In coffee tables or dining tables, for instance, “We’ll fill a void with two-part epoxy and put stones right into it.” Doug particularly likes using turquoise for stone inlays, “because you use it with walnut, and the blue –greens really pop with the dark walnut. It’s a real nice contrast.”
In general, Doug said, “Walnut’s got a lot of natural character to it. It’s got a dark color and, depending on when you cut it, the sapwood is really light. You get the contrast between the light and the dark.” Since cedar is a lighter-colored wood than walnut, he also enjoys using the two together for the contrast.
Plus, “If you cut the tree the right time of year, you can maintain the bark edge sometimes. That’s we try to do most of our cutting in the winter,” Doug said. Right now, he’s working on an order for a customer which will use the outer round edge of logs, with the bark still on them, as legs for a bookcase. “The whole bookcase will be out of one tree,” he said.

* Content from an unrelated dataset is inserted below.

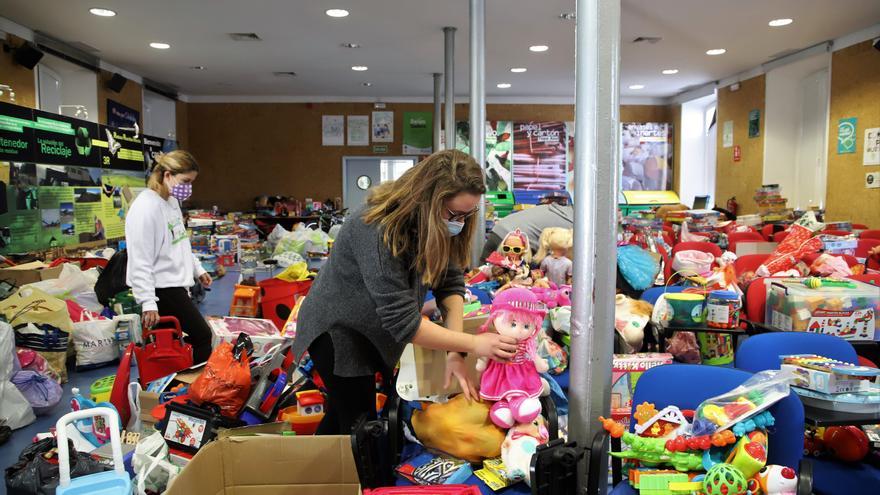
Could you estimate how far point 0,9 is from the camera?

His other customer orders have included a five-tier plant stand, requested by an Alabama bride who wanted to use it to display 400 cupcakes at her wedding. Post-wedding, “she ended up renting it out a couple of times” to other brides, before putting it to use as a plant stand, Doug said.
Although Doug and Mary have a full workshop – “planers, band saw, table saw, that sort of stuff,” he says – he flattens his slabs with block planes and, “with a natural edge, it’s all done by hand.”
The finish, Minwax® oil-based polyurethane, is also hand-rubbed. “The customer likes it because the product lays into the wood and not on the wood,” Doug said.
That approach, like the rustic furniture style, for Doug and Mary, “just fits right in,” according to Doug.